**Challenge**
In the records below, copy out word for word everything from the line with "What is the distance that" through the line with "2.97 metres", including both of those lines.

########

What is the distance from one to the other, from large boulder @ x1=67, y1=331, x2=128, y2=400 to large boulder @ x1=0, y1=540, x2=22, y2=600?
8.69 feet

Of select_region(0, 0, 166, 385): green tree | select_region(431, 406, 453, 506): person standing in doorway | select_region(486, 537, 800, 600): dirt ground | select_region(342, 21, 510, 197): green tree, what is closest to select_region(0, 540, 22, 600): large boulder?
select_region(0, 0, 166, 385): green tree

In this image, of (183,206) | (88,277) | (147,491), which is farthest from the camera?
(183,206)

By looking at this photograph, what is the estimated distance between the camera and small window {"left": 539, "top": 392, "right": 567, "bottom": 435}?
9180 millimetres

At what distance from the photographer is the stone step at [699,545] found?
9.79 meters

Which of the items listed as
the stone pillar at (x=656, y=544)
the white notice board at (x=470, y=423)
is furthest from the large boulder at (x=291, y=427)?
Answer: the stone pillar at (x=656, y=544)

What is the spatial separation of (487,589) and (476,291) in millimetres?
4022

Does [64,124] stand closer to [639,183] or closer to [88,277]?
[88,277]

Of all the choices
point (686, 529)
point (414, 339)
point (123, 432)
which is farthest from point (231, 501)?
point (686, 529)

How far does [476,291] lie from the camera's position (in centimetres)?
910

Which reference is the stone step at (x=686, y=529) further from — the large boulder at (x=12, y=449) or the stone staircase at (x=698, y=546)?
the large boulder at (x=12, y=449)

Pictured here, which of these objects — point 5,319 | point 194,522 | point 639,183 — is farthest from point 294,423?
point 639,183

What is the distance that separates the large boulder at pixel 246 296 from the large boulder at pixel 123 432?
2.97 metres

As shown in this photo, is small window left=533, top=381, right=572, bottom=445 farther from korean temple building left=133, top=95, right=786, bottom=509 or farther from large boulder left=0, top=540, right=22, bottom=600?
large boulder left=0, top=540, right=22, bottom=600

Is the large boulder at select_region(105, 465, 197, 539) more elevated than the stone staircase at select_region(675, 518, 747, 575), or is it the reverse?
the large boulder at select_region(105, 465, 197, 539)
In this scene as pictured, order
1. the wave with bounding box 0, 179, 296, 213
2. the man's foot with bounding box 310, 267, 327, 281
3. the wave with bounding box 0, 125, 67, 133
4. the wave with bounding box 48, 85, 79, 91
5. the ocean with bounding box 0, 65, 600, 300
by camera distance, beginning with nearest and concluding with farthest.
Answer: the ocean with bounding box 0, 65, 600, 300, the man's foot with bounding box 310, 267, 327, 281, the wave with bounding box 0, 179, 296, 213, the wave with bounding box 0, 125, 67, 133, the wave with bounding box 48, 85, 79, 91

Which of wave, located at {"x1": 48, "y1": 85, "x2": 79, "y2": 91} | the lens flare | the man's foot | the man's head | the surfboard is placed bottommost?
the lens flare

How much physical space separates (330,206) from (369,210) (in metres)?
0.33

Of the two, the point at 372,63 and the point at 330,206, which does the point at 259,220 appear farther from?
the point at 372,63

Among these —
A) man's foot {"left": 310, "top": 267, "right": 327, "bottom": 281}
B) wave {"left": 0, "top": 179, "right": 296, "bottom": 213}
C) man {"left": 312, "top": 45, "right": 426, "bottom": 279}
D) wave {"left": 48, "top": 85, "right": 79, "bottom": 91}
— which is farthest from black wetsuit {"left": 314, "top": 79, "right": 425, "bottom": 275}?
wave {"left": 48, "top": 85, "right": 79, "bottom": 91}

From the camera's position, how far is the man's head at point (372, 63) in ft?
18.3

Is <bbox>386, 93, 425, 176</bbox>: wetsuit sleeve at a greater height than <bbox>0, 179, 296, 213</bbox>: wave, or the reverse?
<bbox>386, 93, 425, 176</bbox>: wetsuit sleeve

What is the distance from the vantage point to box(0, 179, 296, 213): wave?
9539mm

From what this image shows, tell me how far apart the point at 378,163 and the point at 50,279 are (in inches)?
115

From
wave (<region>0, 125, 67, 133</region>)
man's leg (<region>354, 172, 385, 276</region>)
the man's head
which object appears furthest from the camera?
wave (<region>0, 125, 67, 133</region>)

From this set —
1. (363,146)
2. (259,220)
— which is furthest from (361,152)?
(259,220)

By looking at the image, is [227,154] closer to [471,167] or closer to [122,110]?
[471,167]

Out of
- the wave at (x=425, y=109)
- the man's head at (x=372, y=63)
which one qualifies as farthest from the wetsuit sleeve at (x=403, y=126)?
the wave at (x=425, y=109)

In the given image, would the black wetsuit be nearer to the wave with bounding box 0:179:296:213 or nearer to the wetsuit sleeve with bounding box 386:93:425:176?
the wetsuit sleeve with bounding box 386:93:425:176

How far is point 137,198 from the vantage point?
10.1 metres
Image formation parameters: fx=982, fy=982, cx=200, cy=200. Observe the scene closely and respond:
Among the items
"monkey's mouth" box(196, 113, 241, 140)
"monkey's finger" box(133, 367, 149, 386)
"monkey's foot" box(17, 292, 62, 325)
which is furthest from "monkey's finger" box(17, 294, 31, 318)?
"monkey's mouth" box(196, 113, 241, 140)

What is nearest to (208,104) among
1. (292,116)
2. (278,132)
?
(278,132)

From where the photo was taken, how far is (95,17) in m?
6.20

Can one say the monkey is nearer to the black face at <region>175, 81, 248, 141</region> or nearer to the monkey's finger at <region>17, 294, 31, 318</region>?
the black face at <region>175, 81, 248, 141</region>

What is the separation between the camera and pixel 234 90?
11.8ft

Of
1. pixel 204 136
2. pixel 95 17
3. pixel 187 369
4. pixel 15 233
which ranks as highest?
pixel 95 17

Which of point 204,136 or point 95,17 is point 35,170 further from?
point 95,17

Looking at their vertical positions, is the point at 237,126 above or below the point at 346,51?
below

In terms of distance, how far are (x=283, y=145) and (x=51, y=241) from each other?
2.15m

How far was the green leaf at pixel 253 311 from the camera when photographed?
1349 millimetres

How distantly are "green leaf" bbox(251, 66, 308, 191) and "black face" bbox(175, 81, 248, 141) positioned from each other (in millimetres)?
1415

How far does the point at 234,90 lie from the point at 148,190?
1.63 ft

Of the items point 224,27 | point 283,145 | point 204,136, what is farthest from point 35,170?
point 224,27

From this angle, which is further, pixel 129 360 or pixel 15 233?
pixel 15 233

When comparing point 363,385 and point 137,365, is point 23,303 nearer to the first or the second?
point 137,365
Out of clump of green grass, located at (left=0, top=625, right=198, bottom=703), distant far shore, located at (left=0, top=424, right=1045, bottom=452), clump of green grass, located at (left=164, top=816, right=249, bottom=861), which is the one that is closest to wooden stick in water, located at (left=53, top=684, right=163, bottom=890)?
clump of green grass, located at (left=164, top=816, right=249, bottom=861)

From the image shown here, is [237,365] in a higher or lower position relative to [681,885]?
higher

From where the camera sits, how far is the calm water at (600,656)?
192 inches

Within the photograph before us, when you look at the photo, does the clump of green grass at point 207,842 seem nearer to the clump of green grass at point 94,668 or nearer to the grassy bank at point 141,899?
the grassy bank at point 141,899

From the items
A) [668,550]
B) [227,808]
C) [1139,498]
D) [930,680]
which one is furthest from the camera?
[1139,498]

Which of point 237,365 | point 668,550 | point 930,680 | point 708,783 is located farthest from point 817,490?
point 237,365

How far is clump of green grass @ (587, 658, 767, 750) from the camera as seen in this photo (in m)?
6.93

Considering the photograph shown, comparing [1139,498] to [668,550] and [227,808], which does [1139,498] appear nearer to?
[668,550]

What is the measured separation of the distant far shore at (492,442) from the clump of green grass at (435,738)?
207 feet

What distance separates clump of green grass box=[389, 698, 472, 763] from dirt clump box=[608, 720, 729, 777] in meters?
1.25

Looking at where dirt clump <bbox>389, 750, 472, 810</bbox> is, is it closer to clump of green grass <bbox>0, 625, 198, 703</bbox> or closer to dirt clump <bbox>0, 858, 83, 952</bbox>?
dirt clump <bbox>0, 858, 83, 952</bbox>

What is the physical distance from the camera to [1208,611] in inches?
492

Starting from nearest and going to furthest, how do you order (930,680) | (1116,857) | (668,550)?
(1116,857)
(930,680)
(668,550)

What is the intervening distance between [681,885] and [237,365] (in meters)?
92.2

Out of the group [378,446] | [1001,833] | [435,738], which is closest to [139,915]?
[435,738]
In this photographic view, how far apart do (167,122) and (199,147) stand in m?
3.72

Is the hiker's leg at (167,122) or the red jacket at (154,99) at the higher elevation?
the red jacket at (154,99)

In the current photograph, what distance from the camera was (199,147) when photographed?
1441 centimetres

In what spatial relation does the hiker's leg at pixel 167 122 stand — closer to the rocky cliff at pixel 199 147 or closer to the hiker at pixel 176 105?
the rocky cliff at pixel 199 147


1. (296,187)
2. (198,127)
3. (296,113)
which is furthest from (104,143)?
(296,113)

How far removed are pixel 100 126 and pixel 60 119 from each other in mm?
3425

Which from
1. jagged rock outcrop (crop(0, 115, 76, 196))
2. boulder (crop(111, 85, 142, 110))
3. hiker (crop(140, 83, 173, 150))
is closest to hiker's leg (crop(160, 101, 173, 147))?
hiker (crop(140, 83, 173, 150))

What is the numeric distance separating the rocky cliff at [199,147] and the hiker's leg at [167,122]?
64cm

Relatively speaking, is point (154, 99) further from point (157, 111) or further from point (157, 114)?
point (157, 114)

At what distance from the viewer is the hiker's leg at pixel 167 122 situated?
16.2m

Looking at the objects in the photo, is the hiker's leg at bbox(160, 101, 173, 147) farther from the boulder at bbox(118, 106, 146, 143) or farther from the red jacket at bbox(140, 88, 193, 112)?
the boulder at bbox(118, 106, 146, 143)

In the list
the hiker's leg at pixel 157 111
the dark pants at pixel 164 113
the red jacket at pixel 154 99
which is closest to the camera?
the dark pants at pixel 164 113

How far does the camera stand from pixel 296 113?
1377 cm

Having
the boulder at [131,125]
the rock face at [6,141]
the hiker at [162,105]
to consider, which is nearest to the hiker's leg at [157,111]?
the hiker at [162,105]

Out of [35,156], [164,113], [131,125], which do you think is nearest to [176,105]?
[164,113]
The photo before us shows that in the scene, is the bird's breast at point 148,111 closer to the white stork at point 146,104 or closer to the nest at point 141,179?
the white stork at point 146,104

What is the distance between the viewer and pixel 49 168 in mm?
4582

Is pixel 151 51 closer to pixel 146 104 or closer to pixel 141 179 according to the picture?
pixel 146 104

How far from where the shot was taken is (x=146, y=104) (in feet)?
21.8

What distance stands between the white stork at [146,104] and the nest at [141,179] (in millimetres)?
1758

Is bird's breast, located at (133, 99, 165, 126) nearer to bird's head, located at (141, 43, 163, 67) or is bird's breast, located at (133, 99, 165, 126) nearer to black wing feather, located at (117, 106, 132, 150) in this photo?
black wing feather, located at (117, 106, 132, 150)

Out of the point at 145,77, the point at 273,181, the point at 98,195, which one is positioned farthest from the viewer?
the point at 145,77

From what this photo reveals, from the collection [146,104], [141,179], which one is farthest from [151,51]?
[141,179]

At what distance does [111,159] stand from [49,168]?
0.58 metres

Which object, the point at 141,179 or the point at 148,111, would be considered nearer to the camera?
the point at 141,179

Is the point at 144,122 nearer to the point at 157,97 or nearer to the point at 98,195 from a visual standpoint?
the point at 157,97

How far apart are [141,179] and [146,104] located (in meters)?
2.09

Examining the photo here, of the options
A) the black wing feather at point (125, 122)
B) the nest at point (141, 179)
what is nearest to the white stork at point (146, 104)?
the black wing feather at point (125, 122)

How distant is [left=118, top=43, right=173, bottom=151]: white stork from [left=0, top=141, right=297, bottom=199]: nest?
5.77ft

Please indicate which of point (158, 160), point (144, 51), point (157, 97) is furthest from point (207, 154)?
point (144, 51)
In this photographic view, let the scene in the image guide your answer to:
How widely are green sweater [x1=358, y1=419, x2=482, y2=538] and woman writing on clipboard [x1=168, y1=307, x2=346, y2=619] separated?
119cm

########

**Solution**
What is the distance that separates the large boulder at pixel 246 296 from the large boulder at pixel 123 432?
2.97 metres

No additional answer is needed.